Politique

RDC : Antipas Mbusa Nyamwisi annonce son retour et affirme avoir le feu vert de Félix Tshisekedi

Antipas Mbusa Nyamwisi, ancien ministre de RDC. © DR / Mbusa Nyamwisi

Opposant farouche au pouvoir de Joseph Kabila depuis 2012, l'ancien chef de guerre Antipas Mbusa Nyamwisi annonce son retour en RDC avant le 30 juin 2019. Il confie en exclusivité à Jeune Afrique avoir obtenu des garanties auprès du nouveau chef de l'État, Félix Tshisekedi, de ne pas être arrêté à son arrivée.

Après sept ans d’exil, l’opposant congolais  a annoncé sa volonté de rentrer en RDC. « Je programme mon retour avant le 30 juin, j’ai déjà mon passeport », assure à Jeune Afrique Antipas Mbusa Nyamwisi, qui vit actuellement à Bruxelles, en Belgique. Il certifie par ailleurs avoir obtenu « la garantie de l’autorité suprême », le président Félix Tshisekedi, de n’être « ni arrêté, ni traqué » à son retour.

« Je ne peux plus attendre », insiste celui qui fut membre de plusieurs mouvements rebelles ayant pris les armes contre Mobutu Sese Seko, Laurent-Désiré et Joseph Kabila, dont il fut également le ministre des Affaires étrangères.

Des contacts pris au Kenya

Ces garanties, Antipas Mbusa Nyamwisi – soutien déclaré de Martin Fayulu lors de la présidentielle – les obtenu alors même qu’il s’est montré particulièrement virulent à l’encontre de Félix Tshisekedi. En janvier dernier, lorsque ce dernier avait été investi  président de la République, Antipas Mbusa Nyamwisi avait même agité le spectre d’une guerre, appelant à mots à peine voilés à la lutte armée.

Des contacts avaient été établis avec le président congolais, quelques semaines plus tard, à l’occasion d’une rencontre au Kenya, en marge d’une tournée officielle de Félix Tshisekedi dans la région. L’opposant avait également fait part de ses contacts avec Félix Tshisekedi aux autres leaders de Lamuka – Moïse Katumbi, Martin Fayulu, Freddy Matungulu, Adolphe Muzito et Jean-Pierre Bemba – lors de leur dernière réunion fin avril à Bruxelles.

Lutter contre Ebola et les groupes armés

« Le parti a accueilli avec beaucoup de satisfaction et de soulagement l’annonce du retour imminent de son président Antipas Mbusa Nyamwisi », a réagi Grégoire Kiro, le secrétaire général du Rassemblement des Congolais pour la démocratie (RCD/KML).

Antipas Mbusa Nyamwisi, dont le parti est membre de la plateforme Ensemble pour le changement de Moïse Katumbi et de la coalition Lamuka, au sein de laquelle il arrive à la cinquième position pour la coordination tournante (trimestrielle), entend en effet « jouer un rôle de premier plan dans la recherche de la paix dans l’est du pays ». Et notamment dans la région de Beni, où l’activisme des groupes armés nationaux et étrangers sèment la terreur dans la population, « orpheline de son leader ». « Je dois venir contribuer aux efforts pour éradiquer le virus Ebola et les groupes armés, et pour ça je ne peux pas attendre », souligne-t-il.
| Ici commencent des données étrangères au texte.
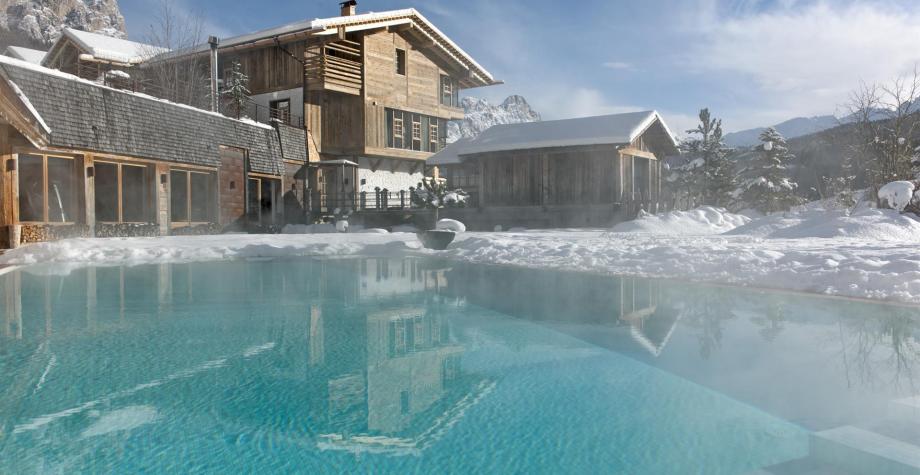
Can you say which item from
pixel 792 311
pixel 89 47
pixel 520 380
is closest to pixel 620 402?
pixel 520 380

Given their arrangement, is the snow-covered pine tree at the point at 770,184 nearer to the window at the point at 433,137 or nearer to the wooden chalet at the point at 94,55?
the window at the point at 433,137

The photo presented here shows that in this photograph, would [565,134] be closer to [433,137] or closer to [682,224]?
[682,224]

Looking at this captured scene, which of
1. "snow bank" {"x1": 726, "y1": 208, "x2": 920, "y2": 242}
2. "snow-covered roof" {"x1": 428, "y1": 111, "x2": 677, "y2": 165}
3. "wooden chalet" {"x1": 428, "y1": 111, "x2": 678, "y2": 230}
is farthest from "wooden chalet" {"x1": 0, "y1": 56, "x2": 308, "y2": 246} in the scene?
"snow bank" {"x1": 726, "y1": 208, "x2": 920, "y2": 242}

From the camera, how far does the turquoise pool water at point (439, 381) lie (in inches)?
123

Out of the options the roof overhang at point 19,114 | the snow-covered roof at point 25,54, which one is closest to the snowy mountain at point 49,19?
the snow-covered roof at point 25,54

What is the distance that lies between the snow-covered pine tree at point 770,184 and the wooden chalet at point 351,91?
19434 mm

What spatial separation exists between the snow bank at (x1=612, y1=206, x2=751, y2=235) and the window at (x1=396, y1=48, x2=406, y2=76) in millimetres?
15633

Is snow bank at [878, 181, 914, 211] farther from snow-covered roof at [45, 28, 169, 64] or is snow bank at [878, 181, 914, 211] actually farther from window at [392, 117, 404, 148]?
snow-covered roof at [45, 28, 169, 64]

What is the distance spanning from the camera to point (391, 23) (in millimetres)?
29500

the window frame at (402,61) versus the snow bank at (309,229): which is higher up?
the window frame at (402,61)

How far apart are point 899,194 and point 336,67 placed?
2216 cm

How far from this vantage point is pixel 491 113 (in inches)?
5837

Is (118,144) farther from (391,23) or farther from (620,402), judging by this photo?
(620,402)

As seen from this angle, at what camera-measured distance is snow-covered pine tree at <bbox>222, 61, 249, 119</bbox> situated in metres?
26.7
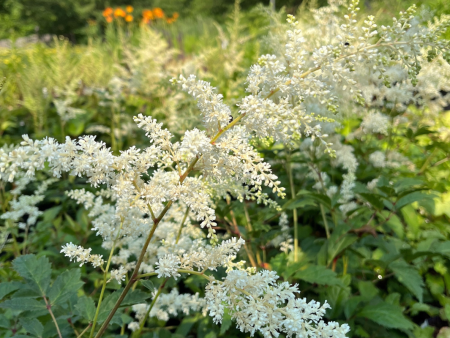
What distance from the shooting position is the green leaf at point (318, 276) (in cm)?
149

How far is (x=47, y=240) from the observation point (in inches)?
85.2

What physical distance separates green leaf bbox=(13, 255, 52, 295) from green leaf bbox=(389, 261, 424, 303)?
1.60 meters

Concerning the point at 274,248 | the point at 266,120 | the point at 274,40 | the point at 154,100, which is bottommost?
the point at 274,248

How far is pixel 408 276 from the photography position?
5.58 ft

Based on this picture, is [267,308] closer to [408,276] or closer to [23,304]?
[23,304]

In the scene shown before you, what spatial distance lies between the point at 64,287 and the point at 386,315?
1.40 metres

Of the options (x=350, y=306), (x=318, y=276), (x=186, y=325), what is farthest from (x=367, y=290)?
(x=186, y=325)

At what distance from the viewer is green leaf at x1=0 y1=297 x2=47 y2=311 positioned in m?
1.17

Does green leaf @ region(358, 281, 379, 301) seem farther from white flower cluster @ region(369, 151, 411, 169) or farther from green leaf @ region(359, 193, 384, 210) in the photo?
white flower cluster @ region(369, 151, 411, 169)

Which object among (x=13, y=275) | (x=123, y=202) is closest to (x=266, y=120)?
(x=123, y=202)

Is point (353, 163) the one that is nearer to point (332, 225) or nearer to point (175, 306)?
point (332, 225)

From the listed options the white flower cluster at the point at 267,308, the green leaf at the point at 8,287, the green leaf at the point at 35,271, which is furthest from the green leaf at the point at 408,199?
the green leaf at the point at 8,287

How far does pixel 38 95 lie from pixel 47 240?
6.99 feet

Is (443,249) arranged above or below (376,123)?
below
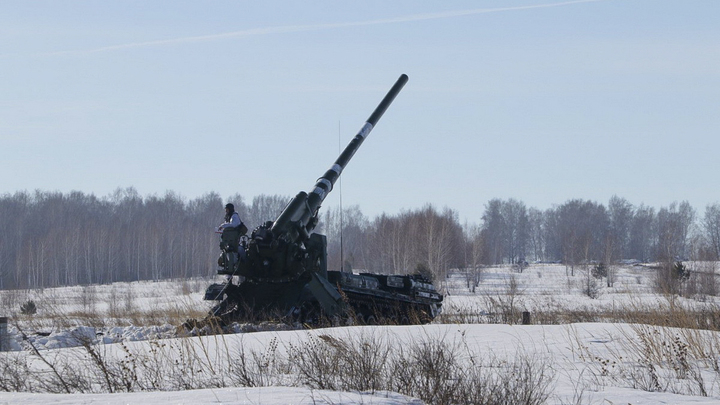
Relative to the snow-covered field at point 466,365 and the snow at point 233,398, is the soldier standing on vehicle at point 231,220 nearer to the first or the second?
the snow-covered field at point 466,365

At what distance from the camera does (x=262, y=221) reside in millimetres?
77062

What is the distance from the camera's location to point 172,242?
87.4m

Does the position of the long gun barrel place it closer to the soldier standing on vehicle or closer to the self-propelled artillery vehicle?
the self-propelled artillery vehicle

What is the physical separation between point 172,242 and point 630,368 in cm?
8003

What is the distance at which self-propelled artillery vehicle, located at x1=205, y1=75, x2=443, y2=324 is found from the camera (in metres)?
18.0

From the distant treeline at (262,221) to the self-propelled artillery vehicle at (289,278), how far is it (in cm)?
3047

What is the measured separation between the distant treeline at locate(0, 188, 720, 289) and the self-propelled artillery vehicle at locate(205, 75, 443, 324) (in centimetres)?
3047

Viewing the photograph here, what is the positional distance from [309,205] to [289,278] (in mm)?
1768

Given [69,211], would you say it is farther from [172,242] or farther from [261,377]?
[261,377]

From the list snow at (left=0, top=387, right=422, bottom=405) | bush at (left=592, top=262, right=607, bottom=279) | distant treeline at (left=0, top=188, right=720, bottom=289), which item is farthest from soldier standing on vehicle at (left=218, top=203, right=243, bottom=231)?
bush at (left=592, top=262, right=607, bottom=279)

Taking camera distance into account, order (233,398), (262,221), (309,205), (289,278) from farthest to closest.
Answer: (262,221) < (309,205) < (289,278) < (233,398)

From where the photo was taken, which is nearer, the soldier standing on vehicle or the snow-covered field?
the snow-covered field

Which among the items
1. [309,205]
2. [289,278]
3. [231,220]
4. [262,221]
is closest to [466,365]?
[289,278]

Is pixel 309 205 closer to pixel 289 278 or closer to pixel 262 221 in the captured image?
pixel 289 278
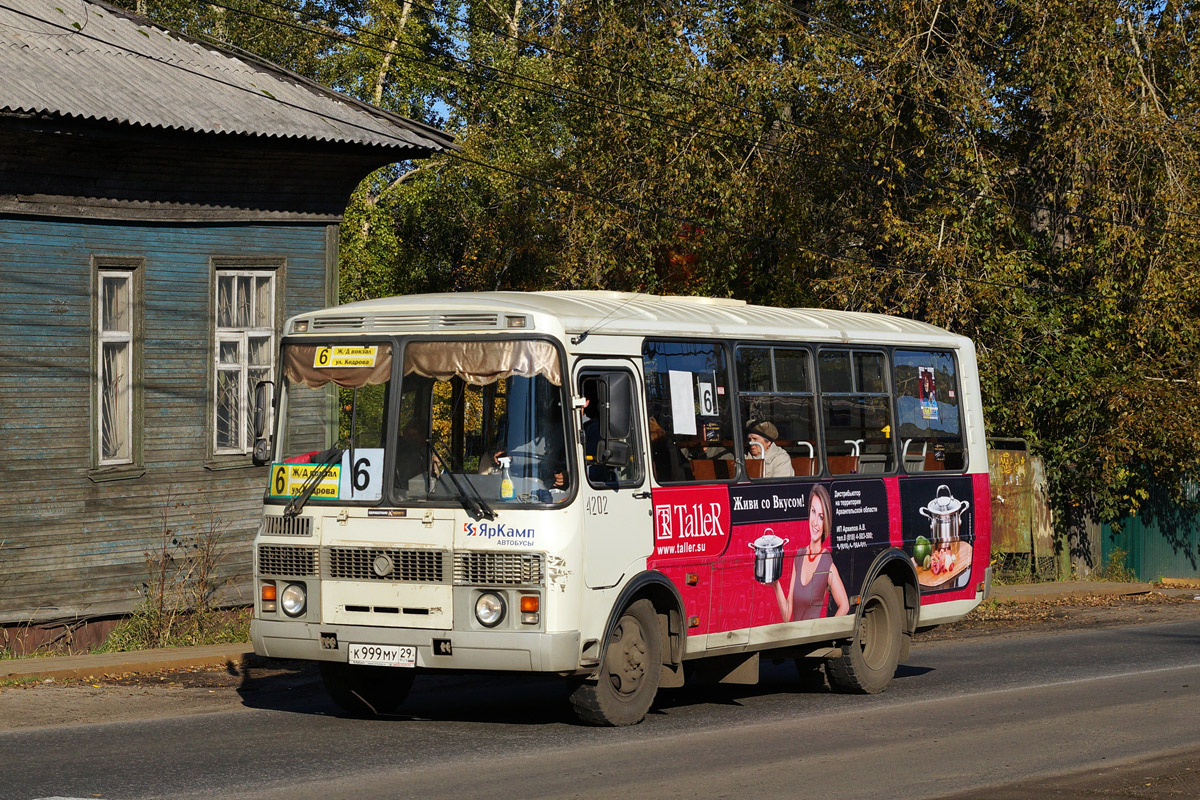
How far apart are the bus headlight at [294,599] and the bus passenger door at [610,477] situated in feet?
5.96

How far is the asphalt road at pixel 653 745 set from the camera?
8.17m

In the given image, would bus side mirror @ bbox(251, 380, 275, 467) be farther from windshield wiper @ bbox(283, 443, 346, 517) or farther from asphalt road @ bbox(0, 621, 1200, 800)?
asphalt road @ bbox(0, 621, 1200, 800)

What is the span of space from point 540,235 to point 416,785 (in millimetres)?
26182

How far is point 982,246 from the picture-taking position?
898 inches

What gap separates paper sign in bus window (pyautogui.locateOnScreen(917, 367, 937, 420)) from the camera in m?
13.3

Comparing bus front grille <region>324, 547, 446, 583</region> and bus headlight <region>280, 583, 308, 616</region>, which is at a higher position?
bus front grille <region>324, 547, 446, 583</region>

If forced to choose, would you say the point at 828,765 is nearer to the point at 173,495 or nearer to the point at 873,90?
the point at 173,495

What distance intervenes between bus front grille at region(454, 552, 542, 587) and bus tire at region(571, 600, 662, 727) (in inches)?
30.6

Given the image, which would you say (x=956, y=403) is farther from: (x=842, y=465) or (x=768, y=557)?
(x=768, y=557)

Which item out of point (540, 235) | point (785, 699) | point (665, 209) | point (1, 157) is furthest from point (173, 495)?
point (540, 235)

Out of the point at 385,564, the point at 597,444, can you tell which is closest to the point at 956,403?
the point at 597,444

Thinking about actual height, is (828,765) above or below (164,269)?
below

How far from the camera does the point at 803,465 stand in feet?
38.7

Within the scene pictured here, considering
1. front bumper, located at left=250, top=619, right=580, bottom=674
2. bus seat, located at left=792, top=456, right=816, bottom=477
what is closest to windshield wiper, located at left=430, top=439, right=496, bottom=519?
front bumper, located at left=250, top=619, right=580, bottom=674
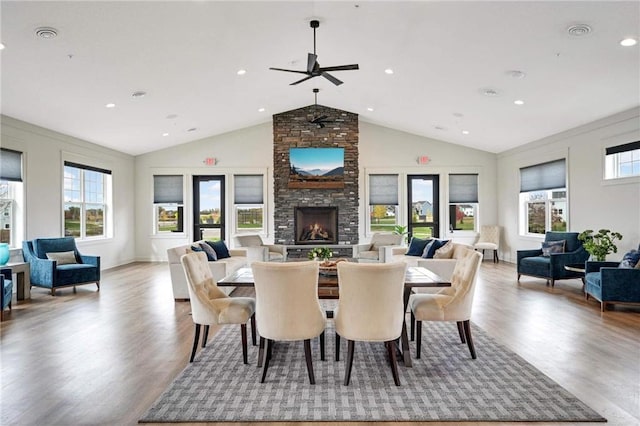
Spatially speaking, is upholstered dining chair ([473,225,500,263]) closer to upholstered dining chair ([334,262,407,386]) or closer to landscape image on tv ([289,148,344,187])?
landscape image on tv ([289,148,344,187])

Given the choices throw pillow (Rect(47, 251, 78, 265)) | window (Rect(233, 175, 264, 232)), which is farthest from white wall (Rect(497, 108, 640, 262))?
throw pillow (Rect(47, 251, 78, 265))

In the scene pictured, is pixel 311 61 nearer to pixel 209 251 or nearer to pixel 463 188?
pixel 209 251

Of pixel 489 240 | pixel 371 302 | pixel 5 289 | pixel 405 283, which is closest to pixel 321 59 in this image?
pixel 405 283

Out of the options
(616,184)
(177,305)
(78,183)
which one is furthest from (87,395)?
(616,184)

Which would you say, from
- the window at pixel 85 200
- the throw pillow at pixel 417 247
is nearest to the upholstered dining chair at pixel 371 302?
the throw pillow at pixel 417 247

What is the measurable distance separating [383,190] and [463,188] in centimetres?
208

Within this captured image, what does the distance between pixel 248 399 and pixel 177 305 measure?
3132 mm

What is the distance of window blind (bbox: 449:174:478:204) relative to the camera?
33.8 feet

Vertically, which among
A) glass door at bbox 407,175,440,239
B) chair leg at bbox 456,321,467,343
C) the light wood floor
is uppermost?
glass door at bbox 407,175,440,239

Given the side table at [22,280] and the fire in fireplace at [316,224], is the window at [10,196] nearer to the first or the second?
the side table at [22,280]

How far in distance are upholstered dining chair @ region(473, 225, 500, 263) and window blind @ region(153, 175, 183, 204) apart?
7.57 metres

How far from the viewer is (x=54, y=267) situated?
5.99m

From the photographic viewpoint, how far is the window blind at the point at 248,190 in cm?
1022

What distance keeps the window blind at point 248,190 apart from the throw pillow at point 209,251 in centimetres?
379
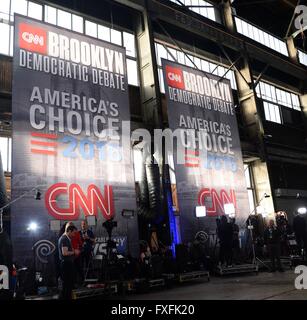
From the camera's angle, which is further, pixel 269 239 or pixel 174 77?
pixel 174 77

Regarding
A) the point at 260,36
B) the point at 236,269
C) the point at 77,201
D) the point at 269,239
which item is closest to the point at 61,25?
the point at 77,201

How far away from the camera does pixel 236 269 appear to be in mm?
10820

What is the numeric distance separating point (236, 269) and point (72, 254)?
615cm

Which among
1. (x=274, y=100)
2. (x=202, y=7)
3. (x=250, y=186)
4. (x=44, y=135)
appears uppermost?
(x=202, y=7)

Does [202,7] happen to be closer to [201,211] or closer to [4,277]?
[201,211]

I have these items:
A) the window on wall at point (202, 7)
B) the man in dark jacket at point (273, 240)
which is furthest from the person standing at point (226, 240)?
the window on wall at point (202, 7)

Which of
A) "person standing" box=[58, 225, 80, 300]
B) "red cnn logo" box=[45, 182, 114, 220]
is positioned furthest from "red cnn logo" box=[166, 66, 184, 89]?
"person standing" box=[58, 225, 80, 300]

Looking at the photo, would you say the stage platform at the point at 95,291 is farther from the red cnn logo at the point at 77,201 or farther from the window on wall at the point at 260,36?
the window on wall at the point at 260,36

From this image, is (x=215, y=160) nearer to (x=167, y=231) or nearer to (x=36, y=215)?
(x=167, y=231)

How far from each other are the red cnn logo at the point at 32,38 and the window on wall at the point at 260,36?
43.3ft

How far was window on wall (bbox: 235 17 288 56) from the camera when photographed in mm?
20344

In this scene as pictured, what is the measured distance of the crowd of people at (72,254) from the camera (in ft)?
21.3

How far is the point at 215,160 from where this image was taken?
45.0 ft

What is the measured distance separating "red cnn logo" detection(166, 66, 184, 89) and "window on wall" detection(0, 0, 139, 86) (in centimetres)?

La zone du « grand nord » de la province du Nord-Kivu (Béni, Butembo, et Lubero), où les rebelles Maï-Maï, FDLR et ADF sont actifs et où le virus Ebola a été déclaré, sont les zones d’influences politiques et militaires d’Antipas Mbusa Nyamwissi. Le 13 mai, la flambée épidémique déclarée depuis le 1er août 2018 avait déjà causé 1 136 victimes, dont 1 048 parmi les 1 632 cas confirmés.

Le 30 juin sous le signe de la réconciliation ?

Avant l’annonce d’Antipas Mbusa Nyamwisi, d’autres opposants en exil sont retournés en RDC ou annoncé leur retour. Le collectionneur et homme d’affaires Sindika Dokolo est retourné au pays depuis le 7 mai dernier, l’opposant Moïse Katumbi est annoncé le 20 mai prochain à Lubumbashi, et Jean-Pierre Bemba, le président du Mouvement de libération du Congo (MLC), est également annoncé dans le pays au cours des prochaines semaines.

Ces retours d’opposants, jusqu’ici impossibles sous le régime de Joseph Kabila, marquent une étape de plus dans la décrispation politique. Si Martin Fayulu, donné perdant au dernier scrutin, continue cependant son combat pour la « vérité des urnes » et revendique toujours la victoire, d’autres leaders de l’opposition – notamment Moïse Katumbi, se montrent plus conciliants avec le nouveau président.